We hypothesized that intra-individual variability would be of potential value and interest to the field because it is not simply an indicator of random noise in the generator or effector. It can also indicate a failure to learn or habituate (Ackerman and Cianciolo, 2000) and adopt a stable information processing scheme over trials (Bassano and van Geert, 2007). In addition, it demonstrates good-to-excellent test-retest reliability (MacDonald et al., 2009; Rabbitt et al., 2001). One could speculate that our demonstration of greater intra-individual variability in task performance and RP amplitude among HIV-1 seropositive or overweight participants indicates a failure by them to attend and learn from the feedback about performance that was presented on every trial.

The third study goal was to examine the association between variability in readiness—a covert process presumably related to compromised executive function (Chen et al., 2010; Scangos and Stuphorn, 2010) —and basic motor skills including single and tandem leg balance as well as gait speed. There are at least two likely explanations for our demonstration of a significant correlation between intra-individual variability in the readiness potential and diminished motor skills. One explanation hypothesizes the existence of a subtle decrement among individuals with HIV/AIDS or an overweight body mass that is neither neuroanatomically nor functionally specific. The other explanation hypothesizes the existence of a specific problem in executive cognitive function, involving either motor preparation or attentional processes. Through this mechanism, the excess variability in readiness indicated by RP variability may act downstream to disrupt both balance and gait. The present study does not contain data that can rule out either possibility.
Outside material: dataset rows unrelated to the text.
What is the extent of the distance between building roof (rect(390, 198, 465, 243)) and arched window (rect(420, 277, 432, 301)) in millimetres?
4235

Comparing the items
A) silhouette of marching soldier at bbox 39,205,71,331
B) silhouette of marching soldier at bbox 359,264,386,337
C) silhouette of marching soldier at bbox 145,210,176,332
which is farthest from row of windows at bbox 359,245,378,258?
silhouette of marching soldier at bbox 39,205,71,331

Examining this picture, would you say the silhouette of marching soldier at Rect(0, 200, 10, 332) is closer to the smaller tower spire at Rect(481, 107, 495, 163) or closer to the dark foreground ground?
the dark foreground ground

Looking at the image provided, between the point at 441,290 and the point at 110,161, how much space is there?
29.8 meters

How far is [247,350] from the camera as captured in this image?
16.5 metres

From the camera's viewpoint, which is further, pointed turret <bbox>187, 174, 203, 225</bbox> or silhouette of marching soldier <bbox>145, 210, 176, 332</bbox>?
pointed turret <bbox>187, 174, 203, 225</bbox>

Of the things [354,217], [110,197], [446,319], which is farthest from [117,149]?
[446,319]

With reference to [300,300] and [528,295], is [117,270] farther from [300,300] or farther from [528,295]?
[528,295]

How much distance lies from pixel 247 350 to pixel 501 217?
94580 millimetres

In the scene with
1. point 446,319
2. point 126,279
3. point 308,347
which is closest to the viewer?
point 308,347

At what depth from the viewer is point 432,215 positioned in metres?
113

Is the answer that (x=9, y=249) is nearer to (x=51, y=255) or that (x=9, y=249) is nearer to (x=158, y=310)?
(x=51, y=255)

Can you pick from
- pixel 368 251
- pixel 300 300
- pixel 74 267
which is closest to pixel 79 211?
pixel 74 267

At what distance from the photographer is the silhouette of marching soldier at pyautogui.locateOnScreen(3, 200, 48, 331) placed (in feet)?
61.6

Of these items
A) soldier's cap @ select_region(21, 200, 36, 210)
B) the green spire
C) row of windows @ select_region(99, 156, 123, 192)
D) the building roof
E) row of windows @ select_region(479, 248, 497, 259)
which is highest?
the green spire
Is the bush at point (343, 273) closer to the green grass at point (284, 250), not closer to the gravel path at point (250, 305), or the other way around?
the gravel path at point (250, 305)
Of course, the pursuit of these three study goals should be viewed in a larger context that considers alternative explanations for our findings. Indeed, although it is tempting to develop a theory that HIV-1 and an overweight body mass are causal factors that elicit changes in brain and motor function through mechanisms that have been discussed in the literature, e.g., white matter neuropathology, we cannot dismiss the possibility that these independent variables represent other background factors that are causal. One could argue, for example, that the group differences presently attributed to an elevated BMI are instead attributable to underlying and undetected problems with blood pressure regulation or sleep quality. Another alternative explanation could emphasize unmeasured differences between the groups in past medical problems or genetic predispositions. Finally, we should consider the possibility that there may be differences across groups in neurological or psychiatric histories that were not adequately captured and controlled by our intake assessments.

In summary, the present findings show that there is merit in exploring intra-individual variability in studies of the cognitive aspects of HIV/AIDS and obesity. When cognitive impairments are subtle, fleeting, and episodic, as we typically see in patients affected by these health problems, intra-individual variability can capture and detect the impairments. Rare failures are likely to be overwhelmed and missed when task performance or brain activity is summarized with an average over trials.